Group looking for hospice alternatives

End-of-life care is on the table for discussion and Dr. Joan Bratty is hoping residents will speak up.

End-of-life care is on the table for discussion and Dr. Joan Bratty is hoping residents will speak up.

Bratty is chair of a committee overseeing a collaborative initiative between local family doctors and Interior Health.

“The mandate of working group is to look into status of the current (hospice) care through surveys and hospital questionnaires,” she says, pointing out very few people have not had some experience with palliative care issues. “We are reviewing palliative care services in the Shuswap area with the aim of improving the care of terminally ill patients and their families. There are lots of opinions about quality of service and we’re trying to get as much community engagement as possible.”

A survey to assess community opinion of palliative care services in our region is now available in local doctors’ offices, the outpatient lab/community care office at the top of Tank Hill and online at www.surveymonkey.com/s/shuswappcare.
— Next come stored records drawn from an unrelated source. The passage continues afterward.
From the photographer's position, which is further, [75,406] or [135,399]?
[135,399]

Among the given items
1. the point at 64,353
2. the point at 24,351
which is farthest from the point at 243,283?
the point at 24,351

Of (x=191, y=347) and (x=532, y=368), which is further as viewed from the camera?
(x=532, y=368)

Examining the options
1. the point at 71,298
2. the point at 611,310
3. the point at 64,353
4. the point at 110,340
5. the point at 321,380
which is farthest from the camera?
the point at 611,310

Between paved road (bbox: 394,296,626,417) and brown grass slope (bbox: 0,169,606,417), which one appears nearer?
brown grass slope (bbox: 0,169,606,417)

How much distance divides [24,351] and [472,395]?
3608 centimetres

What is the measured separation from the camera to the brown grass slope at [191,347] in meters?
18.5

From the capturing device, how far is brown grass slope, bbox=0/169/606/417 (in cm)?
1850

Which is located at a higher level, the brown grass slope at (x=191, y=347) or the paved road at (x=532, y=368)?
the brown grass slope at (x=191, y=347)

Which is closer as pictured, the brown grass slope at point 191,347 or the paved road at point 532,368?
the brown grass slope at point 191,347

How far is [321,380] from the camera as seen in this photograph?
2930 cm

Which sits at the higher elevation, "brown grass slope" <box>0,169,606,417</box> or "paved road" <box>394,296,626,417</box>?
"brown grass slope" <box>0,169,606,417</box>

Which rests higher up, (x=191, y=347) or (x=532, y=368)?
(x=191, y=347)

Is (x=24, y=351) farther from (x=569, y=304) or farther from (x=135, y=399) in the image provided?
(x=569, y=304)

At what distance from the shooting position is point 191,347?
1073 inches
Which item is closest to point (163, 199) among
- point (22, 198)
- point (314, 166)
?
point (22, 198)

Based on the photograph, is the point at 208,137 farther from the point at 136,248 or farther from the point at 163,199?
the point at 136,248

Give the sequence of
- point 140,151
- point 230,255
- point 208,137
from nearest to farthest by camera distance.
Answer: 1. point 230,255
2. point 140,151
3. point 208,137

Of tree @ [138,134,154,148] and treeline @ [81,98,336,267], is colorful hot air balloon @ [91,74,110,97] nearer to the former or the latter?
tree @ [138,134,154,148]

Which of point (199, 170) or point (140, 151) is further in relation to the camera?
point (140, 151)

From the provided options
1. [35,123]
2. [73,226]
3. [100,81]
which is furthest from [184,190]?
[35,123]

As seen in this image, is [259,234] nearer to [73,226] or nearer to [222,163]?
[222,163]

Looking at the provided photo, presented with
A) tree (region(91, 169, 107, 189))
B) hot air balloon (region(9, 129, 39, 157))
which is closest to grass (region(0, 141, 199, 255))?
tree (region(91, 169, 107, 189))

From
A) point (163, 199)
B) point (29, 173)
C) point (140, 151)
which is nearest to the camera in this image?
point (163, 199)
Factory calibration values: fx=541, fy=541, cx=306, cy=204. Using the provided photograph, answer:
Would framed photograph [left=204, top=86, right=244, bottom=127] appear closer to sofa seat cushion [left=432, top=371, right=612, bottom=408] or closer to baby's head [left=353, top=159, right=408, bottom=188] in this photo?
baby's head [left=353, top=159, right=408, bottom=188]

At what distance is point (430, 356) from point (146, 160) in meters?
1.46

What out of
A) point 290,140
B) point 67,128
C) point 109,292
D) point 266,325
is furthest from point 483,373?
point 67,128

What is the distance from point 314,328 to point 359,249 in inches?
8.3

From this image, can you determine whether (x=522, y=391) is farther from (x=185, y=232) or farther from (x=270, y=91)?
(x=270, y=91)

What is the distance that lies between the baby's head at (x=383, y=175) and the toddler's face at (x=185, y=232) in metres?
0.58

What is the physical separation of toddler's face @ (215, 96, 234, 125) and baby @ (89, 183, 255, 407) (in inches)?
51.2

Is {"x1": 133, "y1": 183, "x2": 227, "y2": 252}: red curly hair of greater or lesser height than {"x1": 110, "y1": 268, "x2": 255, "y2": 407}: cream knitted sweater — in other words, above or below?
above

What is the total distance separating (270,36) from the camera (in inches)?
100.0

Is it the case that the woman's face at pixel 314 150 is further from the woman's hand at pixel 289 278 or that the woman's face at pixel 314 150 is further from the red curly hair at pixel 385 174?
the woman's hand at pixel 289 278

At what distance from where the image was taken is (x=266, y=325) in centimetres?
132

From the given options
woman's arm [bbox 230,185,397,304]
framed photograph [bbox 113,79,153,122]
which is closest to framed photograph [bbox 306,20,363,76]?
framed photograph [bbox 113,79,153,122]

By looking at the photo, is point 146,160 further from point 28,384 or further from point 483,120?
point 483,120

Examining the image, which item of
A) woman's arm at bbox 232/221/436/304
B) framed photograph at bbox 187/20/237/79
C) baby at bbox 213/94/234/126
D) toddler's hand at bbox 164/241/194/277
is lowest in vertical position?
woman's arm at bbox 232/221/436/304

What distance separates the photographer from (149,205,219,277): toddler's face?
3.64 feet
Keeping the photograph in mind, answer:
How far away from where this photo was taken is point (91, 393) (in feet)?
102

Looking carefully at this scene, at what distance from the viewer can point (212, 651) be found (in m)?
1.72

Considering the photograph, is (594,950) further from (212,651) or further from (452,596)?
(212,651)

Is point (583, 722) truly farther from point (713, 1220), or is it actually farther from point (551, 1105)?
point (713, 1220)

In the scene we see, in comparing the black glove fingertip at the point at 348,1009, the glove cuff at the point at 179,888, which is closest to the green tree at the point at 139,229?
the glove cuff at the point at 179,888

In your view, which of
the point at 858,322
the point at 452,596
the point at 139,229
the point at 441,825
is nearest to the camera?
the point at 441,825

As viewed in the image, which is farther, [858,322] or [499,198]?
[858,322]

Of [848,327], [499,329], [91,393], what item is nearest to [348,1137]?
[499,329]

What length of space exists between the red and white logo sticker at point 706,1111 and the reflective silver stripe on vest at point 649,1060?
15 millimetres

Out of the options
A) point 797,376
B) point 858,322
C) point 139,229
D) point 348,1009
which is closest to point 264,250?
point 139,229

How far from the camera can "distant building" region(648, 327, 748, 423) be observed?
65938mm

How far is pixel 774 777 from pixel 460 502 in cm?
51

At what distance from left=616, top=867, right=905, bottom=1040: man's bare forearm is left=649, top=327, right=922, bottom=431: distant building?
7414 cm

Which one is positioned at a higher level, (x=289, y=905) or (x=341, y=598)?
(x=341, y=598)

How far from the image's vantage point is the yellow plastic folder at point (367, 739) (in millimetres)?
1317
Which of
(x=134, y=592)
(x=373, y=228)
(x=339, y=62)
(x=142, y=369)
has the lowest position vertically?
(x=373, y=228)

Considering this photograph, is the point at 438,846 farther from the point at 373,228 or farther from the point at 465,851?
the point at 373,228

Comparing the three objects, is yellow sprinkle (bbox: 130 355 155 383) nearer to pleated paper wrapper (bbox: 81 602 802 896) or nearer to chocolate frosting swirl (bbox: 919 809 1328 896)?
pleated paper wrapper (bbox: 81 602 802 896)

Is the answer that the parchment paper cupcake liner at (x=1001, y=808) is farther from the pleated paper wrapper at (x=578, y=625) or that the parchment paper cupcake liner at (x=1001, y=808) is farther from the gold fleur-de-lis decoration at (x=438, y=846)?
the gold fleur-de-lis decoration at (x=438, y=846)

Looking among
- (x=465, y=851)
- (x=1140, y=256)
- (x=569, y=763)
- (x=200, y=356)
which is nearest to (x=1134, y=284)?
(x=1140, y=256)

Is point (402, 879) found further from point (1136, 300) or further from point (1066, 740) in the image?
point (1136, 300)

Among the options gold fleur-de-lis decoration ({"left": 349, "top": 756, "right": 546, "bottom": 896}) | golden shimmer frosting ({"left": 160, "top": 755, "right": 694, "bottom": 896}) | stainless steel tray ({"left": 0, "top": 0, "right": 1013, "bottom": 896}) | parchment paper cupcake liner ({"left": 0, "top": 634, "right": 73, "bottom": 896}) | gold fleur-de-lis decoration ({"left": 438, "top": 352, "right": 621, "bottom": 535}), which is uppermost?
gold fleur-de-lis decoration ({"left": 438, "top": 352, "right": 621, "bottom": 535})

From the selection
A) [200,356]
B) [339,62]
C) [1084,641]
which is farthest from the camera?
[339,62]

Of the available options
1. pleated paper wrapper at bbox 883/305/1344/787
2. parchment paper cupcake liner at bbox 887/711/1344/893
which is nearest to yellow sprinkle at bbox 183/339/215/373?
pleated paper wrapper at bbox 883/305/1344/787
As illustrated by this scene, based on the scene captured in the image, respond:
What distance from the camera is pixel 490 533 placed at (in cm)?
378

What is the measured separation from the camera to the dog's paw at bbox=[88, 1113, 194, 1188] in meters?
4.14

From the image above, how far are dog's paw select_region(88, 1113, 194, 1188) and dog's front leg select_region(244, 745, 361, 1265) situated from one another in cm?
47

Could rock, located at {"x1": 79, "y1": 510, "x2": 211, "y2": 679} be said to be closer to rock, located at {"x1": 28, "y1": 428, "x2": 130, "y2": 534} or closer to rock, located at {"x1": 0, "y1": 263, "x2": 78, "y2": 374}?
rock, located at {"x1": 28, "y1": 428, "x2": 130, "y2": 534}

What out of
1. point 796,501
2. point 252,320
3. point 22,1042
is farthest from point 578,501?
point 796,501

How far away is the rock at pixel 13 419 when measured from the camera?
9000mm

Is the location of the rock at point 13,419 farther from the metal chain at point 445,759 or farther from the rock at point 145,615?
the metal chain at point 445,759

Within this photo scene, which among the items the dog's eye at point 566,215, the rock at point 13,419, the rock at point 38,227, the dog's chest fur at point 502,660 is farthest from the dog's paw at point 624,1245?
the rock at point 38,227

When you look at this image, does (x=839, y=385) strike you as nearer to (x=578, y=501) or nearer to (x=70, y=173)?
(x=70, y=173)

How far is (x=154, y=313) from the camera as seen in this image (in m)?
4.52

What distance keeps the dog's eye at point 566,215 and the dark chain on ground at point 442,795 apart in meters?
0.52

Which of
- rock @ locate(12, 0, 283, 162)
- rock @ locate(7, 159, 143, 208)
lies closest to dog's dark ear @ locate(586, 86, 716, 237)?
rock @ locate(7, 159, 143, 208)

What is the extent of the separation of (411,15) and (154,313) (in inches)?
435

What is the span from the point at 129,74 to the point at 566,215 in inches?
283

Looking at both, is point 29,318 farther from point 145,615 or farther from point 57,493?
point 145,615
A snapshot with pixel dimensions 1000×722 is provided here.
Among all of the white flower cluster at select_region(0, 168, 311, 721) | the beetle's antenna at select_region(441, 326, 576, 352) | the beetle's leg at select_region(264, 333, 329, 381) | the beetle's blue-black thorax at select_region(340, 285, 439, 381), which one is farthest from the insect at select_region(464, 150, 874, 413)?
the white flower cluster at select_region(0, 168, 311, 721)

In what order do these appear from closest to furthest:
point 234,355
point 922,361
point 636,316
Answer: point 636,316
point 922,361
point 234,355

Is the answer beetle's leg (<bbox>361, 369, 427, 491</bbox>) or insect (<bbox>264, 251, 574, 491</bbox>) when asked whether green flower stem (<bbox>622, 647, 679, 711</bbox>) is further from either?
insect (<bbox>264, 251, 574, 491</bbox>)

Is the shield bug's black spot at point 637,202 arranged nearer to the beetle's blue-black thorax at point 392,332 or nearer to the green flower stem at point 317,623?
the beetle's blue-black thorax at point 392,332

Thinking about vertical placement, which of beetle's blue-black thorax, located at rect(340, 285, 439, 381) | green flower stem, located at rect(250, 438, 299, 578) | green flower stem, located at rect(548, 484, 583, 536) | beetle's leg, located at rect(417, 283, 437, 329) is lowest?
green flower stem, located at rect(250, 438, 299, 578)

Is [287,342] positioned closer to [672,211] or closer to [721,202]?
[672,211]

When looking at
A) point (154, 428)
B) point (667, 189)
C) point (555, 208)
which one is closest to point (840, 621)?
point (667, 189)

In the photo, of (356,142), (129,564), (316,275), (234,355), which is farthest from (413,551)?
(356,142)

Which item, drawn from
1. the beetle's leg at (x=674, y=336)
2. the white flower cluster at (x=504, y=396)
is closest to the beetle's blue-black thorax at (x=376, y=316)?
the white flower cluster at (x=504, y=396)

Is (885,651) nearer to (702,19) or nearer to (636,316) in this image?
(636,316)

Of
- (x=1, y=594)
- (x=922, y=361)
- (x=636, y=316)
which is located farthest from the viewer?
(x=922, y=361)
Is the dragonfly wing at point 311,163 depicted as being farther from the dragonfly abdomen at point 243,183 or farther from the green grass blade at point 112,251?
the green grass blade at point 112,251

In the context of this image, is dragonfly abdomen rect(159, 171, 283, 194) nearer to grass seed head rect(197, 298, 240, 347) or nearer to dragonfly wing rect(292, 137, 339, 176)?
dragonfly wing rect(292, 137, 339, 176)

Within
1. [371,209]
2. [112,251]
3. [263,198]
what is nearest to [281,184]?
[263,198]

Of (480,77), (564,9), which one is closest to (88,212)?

Hospital patients and their families will also be given an opportunity to express their opinions and concerns about palliative care in the area.

The survey seeks opinions on how well needs of both patients, families and friends were met in a hospice situation, availability of helpful information and transition to or from hospital.

There is an opportunity to express both kudos and concerns regarding hospice care, to present suggestions for improvements and to get involved in a community forum.

The information obtained from the survey will be for data collection purposes only. All survey responses will remain anonymous.

Surveys must be completed and returned by September. Results of the survey will be presented at a public forum to be held in Salmon Arm Nov. 14.

The forum will include focus groups to allow interested community members to discuss issues and share their ideas.

“We will provide research about palliative care in rural communities – that’s a unique setting,” says Bratty, noting candid input is important and valued. “It’s a critical health care issue for everybody, so we’re trying to get as much information back as possible.”